### Set exercise
Write out, word for word, the lines starting with the one that contains "Starting from closest" and ending with the last line, both included.
····················
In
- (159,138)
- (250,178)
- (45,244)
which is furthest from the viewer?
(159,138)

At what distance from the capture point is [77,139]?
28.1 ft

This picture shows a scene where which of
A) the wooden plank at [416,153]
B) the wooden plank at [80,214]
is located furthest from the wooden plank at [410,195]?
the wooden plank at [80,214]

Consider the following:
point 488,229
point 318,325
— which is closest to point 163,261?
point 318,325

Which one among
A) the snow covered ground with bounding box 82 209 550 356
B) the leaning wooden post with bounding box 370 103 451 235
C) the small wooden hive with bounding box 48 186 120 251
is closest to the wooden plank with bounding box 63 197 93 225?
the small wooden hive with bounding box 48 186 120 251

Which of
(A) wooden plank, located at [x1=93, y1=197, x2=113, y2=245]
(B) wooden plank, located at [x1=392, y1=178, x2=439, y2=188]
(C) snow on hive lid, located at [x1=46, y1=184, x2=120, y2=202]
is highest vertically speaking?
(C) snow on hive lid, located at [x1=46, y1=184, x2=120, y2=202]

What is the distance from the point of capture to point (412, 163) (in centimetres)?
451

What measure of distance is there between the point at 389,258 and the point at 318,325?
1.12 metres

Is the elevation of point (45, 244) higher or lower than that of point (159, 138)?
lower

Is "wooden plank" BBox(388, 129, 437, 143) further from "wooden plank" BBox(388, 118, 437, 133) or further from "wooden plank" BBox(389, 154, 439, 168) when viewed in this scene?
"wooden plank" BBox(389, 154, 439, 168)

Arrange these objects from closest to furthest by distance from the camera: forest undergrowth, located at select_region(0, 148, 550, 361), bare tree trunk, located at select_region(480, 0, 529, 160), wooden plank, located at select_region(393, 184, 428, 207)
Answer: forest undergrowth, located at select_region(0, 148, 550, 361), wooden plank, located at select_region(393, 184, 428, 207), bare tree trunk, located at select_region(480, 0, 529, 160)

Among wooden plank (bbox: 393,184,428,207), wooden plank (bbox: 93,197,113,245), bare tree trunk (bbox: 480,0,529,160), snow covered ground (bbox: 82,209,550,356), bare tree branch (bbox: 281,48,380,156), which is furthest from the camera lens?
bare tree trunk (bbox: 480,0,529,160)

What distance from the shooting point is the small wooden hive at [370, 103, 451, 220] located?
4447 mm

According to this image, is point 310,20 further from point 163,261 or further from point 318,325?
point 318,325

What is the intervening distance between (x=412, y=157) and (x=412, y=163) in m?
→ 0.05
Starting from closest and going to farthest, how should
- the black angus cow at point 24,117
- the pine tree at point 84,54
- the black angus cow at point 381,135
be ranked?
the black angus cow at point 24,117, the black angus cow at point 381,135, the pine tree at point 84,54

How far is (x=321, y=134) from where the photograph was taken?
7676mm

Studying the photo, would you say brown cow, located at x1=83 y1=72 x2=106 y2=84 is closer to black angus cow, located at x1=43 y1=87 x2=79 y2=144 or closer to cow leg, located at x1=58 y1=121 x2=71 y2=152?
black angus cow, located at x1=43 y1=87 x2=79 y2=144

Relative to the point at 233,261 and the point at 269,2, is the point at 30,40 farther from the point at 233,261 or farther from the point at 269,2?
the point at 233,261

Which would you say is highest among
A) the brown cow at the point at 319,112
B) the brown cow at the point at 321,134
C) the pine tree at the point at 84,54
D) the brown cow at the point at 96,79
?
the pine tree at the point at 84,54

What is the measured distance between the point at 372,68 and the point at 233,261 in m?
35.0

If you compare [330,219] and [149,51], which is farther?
····················
### Worked solution
Starting from closest and going to farthest, how should
- the black angus cow at point 24,117
- the pine tree at point 84,54
- the black angus cow at point 381,135
be ranked?
the black angus cow at point 24,117, the black angus cow at point 381,135, the pine tree at point 84,54

How far is (x=321, y=134) from where the photograph was taken?
7676mm

Studying the photo, would you say brown cow, located at x1=83 y1=72 x2=106 y2=84 is closer to black angus cow, located at x1=43 y1=87 x2=79 y2=144 or closer to cow leg, located at x1=58 y1=121 x2=71 y2=152?
black angus cow, located at x1=43 y1=87 x2=79 y2=144

Relative to the point at 233,261 and the point at 269,2, is the point at 30,40 farther from the point at 233,261 or farther from the point at 269,2?
the point at 233,261

Which would you say is highest among
A) the brown cow at the point at 319,112
B) the brown cow at the point at 321,134
C) the pine tree at the point at 84,54
D) the brown cow at the point at 96,79
?
the pine tree at the point at 84,54

What is the measured distance between the point at 372,68 and the point at 233,261 in m?
35.0

If you compare [330,219] and [149,51], which is farther?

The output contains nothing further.